* _Petunjuk_:
1. Jawab pertanyaan berikut berdasarkan kutipan sumber tentang PR ekonomi Presiden RI 2014-2019 di bawah.
(a) Pada hari dan tanggal berapa tulisan itu dimuat?
(b) Kapan pemungutan suara pilpres dilaksanakan?
(c) Siapa yang melakukan exit poll?
2. Menurut kutipan sumber di bawah, apa dasar pembaca dianggap sebagai capres dengan dukungan terbesar? Jelaskan dalam satu sampai tiga kalimat.
3. Tulis ulang paragraf dalam kutipan sumber di bawah yang diawali "Bayangkan Anda adalah" dalam bentuk daftar butir, dengan tetap mempertahankan fakta utamanya.

* _Kutipan Sumber_:
************

Home » » PR Ekonomi Presiden RI 2014-2019

PR Ekonomi Presiden RI 2014-2019

Written By Unknown on Kamis, 11 April 2013 | 13.15

Gambar dari capres14.blogspot.com
Bayangkan Anda adalah salah seorang calon Presiden Republik Indonesia dan sekarang adalah  tanggal 10 juli 2014. Kemarin, 9 Juli 2014, adalah pelaksanaan pemungutan suara pilpres. Hasil exit pollyang dilakukan beberapa lembaga survei ternama menyebutkan nama Anda sebagai Capres dengan dukungan terbesar. Kandidat-kandidat Capres kuat lain berhasil Anda kalahkan.

************

* _Cuplikan Daftar_:
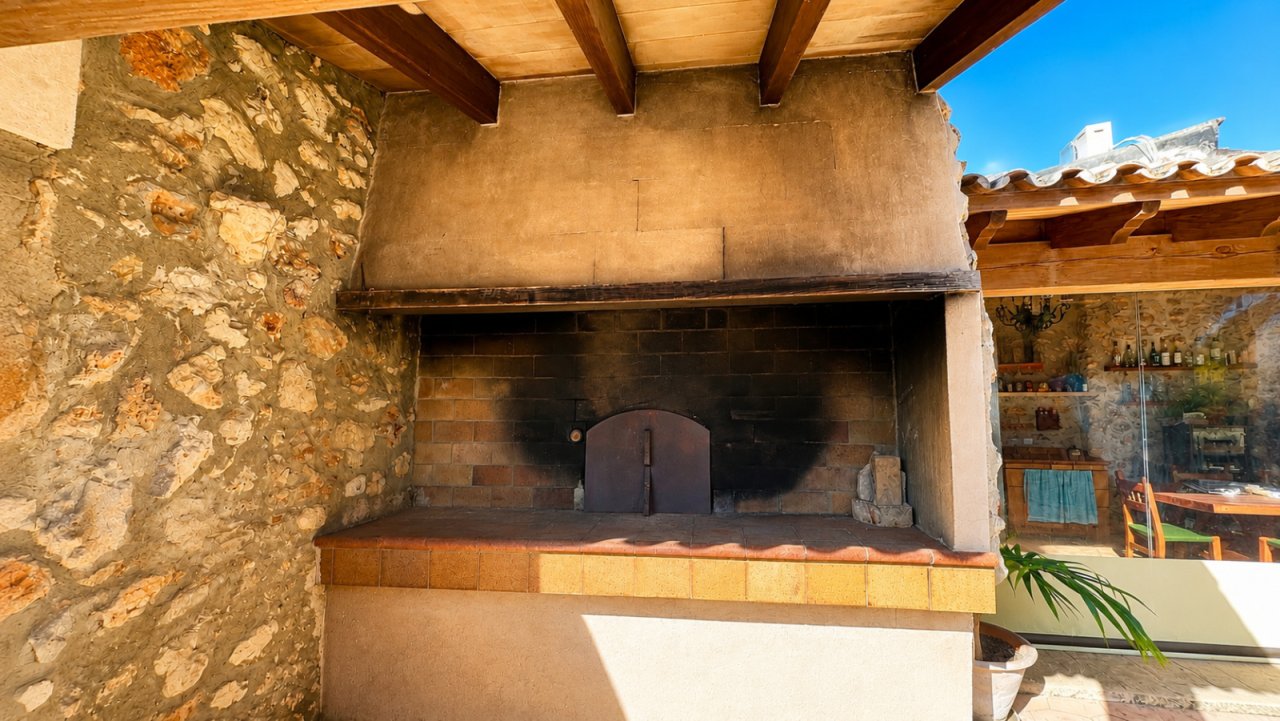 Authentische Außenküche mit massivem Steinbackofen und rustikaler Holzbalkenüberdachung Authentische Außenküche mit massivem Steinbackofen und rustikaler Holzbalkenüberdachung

************

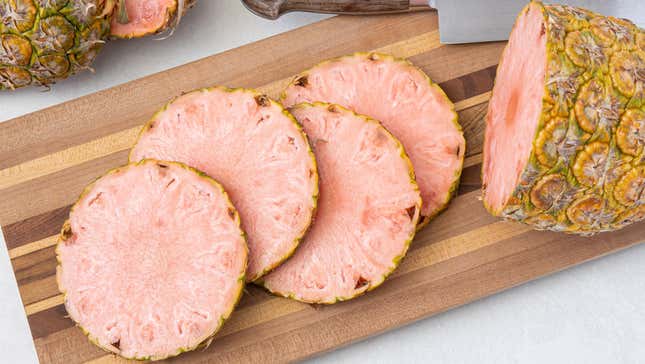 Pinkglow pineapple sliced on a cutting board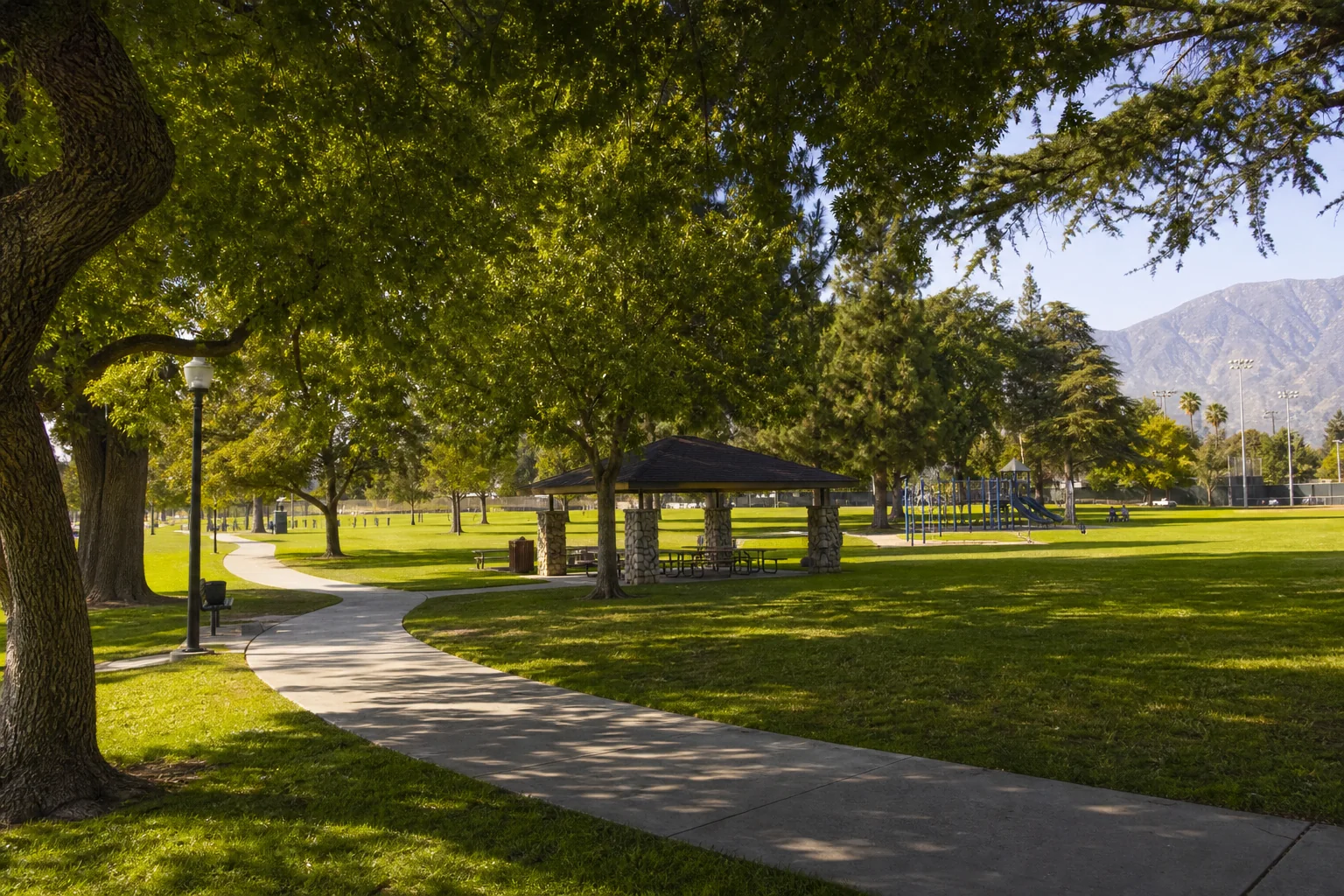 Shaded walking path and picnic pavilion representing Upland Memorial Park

************

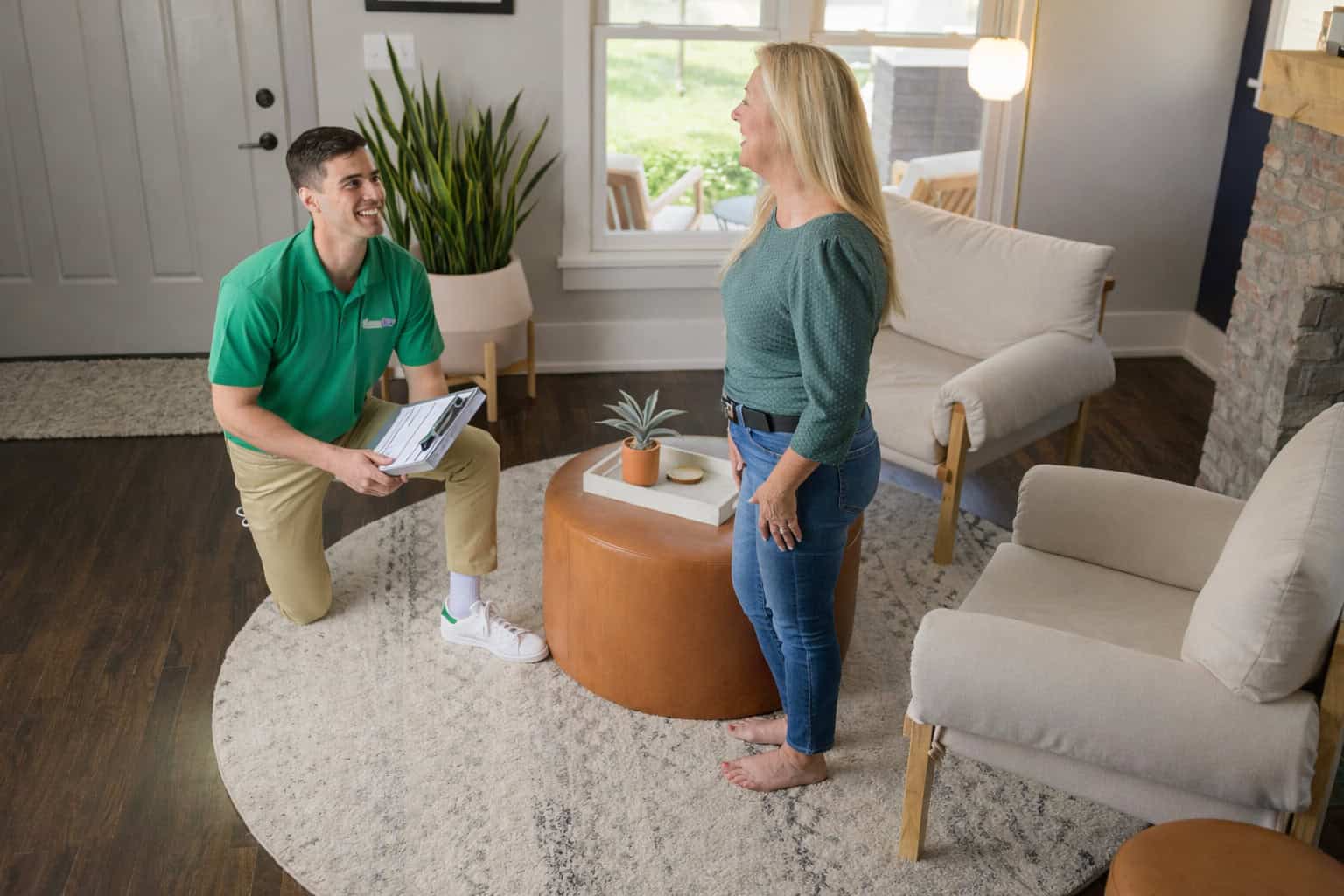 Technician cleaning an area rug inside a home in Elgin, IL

************

* _Jawaban per Nomor_:
1.
(a) Kamis, 11 April 2013.
(b) 9 Juli 2014.
(c) Beberapa lembaga survei ternama.

2. Dasarnya adalah hasil exit poll yang dilakukan beberapa lembaga survei ternama setelah pemungutan suara pilpres pada 9 Juli 2014. Hasil itu menyebut nama pembaca sebagai capres dengan dukungan terbesar, sehingga kandidat capres kuat lainnya dianggap berhasil dikalahkan.

3.
- Pembaca diminta membayangkan dirinya sebagai calon Presiden Republik Indonesia.
- Waktu yang dibayangkan adalah 10 Juli 2014.
- Pemungutan suara pilpres berlangsung sehari sebelumnya, 9 Juli 2014.
- Exit poll dari beberapa lembaga survei ternama menyebut pembaca sebagai capres dengan dukungan terbesar.
- Kandidat capres kuat lainnya berhasil dikalahkan.